Part of my role as a genetic counselor has been to explain test results to patients and their families. That means I’ve been the bearer of bad news on many occasions. Even though this part of the job is undoubtedly the most difficult, it hasn’t diminished my love of the profession.

It’s not all bad

I’ve spent most of my career getting to give good news. Most babies are healthy babies. Most cancer is not hereditary. Most test results are normal. I’ve jumped up and down with joy and choked back happy tears with patients. I have received thank you cards and baby pictures from happy clients.  

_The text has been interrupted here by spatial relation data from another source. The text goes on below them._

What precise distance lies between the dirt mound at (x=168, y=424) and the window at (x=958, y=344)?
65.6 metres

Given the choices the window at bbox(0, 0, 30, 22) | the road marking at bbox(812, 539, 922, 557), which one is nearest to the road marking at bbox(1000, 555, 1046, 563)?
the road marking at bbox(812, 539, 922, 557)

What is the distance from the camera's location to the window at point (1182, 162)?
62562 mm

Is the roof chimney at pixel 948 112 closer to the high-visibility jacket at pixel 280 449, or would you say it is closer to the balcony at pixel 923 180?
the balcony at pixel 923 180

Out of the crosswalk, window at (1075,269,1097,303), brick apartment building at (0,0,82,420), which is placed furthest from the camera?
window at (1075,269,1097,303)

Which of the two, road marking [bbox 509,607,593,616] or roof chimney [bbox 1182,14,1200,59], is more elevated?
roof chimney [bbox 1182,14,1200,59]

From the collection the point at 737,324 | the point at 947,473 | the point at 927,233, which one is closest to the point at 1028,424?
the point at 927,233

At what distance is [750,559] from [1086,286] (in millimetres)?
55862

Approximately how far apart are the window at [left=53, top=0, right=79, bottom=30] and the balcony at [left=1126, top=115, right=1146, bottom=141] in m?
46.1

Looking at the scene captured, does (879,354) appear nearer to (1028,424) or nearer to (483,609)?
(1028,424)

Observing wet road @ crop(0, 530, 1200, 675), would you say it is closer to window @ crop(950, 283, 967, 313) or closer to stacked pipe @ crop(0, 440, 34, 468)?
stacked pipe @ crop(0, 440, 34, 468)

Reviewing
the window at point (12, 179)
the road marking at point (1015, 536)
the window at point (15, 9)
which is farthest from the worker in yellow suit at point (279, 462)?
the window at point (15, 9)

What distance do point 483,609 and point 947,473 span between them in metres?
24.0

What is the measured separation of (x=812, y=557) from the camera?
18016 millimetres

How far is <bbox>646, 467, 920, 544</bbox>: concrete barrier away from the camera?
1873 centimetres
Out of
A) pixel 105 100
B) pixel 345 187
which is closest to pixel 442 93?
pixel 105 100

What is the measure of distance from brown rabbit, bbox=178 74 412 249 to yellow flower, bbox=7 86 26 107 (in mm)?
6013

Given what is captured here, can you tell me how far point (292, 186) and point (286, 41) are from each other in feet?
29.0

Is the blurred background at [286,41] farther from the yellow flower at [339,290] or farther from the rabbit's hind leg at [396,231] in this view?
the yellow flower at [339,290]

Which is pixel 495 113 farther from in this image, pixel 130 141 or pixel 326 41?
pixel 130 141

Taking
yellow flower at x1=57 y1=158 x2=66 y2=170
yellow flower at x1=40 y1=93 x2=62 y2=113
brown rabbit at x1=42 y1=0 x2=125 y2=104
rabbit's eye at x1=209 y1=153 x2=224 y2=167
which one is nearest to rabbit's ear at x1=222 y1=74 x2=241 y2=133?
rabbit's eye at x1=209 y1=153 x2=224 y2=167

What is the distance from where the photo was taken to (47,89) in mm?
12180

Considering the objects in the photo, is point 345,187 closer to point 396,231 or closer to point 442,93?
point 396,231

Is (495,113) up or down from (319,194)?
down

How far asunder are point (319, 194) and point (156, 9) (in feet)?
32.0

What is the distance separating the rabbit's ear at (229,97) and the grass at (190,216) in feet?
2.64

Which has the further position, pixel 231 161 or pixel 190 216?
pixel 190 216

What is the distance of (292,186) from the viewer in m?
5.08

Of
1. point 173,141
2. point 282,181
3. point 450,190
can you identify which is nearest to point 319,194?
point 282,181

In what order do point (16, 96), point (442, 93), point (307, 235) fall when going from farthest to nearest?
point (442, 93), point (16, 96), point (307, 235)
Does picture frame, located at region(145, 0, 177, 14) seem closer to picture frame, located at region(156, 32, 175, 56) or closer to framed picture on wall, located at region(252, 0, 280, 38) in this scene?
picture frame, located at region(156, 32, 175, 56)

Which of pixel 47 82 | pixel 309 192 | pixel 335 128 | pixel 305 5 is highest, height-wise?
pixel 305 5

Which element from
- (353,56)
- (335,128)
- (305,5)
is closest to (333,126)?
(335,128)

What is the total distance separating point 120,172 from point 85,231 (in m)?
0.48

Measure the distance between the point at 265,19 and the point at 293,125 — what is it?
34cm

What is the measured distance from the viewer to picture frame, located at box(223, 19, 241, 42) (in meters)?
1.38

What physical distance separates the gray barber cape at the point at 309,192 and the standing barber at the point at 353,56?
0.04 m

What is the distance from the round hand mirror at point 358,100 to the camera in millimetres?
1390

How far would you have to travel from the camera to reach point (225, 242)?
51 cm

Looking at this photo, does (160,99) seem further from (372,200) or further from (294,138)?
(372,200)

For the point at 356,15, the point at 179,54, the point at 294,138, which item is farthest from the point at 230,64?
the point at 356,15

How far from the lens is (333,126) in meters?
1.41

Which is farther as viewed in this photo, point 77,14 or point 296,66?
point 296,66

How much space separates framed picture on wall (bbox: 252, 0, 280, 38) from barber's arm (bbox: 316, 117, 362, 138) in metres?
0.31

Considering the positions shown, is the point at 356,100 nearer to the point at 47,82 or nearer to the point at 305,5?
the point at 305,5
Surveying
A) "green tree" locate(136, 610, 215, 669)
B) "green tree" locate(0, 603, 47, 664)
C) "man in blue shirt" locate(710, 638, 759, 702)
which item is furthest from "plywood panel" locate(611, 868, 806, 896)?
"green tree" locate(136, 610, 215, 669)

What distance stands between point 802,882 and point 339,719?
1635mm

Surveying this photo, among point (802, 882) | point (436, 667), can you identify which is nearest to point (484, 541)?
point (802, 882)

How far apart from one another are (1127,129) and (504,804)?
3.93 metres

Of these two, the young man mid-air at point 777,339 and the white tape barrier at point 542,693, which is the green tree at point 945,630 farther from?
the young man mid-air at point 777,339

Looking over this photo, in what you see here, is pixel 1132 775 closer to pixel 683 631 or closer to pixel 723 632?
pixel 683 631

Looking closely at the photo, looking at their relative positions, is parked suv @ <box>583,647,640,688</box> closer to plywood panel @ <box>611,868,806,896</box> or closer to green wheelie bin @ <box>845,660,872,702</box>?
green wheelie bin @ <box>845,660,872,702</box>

What I didn’t expect when I started this job, was the amount of appreciation I would get from the patients who did not get the news they wanted to hear. The ones who would not get to send that birth announcement. The ones who now fear that their children may have to face the same cancer they’re battling now. The ones who have every right to be angry at the world are often the ones that are the most grateful. What they needed in that moment was to have someone that would listen without judgement, explain options without pushing, and respect and facilitate their choices. Though we are not therapists, our training as counselors does prepare us for these moments. 

From pain to empowerment

What we might call “bad” news can sometimes be empowering. Finding a diagnosis can allow a person to take preventative measures, or have a better understanding of how to prepare for the future. It can also allow their family members to take steps to minimize their risks. Parents who thought that they did something to cause their child’s condition can sometimes let go of that guilt when a genetic explanation is found. To a family that has been searching for a diagnosis for a long time, just having an answer can be a relief. 

Coping with the job

As fulfilling as it may be to help someone through one of their darkest hours, it is still not easy. For me, having other GCs to connect with is key. No one else understands the job quite like GCs do. Trying to explain the background needed to understand a situation to a non-GC can be draining in itself. And then, they may have a hard time getting past the shock of the situation to be able to empathize. The stories from work are sometimes too much for my husband, so I need those understanding GC friends to vent to. I’ve also developed a dark sense of humor that only GCs appreciate.

Even with good friends to talk to, emotional burn-out can still happen. Identifying what self-care works for you is important. Sometimes a change in practice is beneficial. Prenatal, pediatric and adult clinics all have their own types of stressors which may or may not be well suited for an individual at that point of their life. There are also many settings a GC can work in that involve less or no patient contact, which tend to take less of an emotional toll. As our field expands, our options for finding the right fit get better.  

Breaking tough news to someone is never easy or enjoyable, but it is an important part of being a genetic counselor. We can’t take away a person’s pain, but the way we handle the situation has the potential to empower them and make a lasting impact.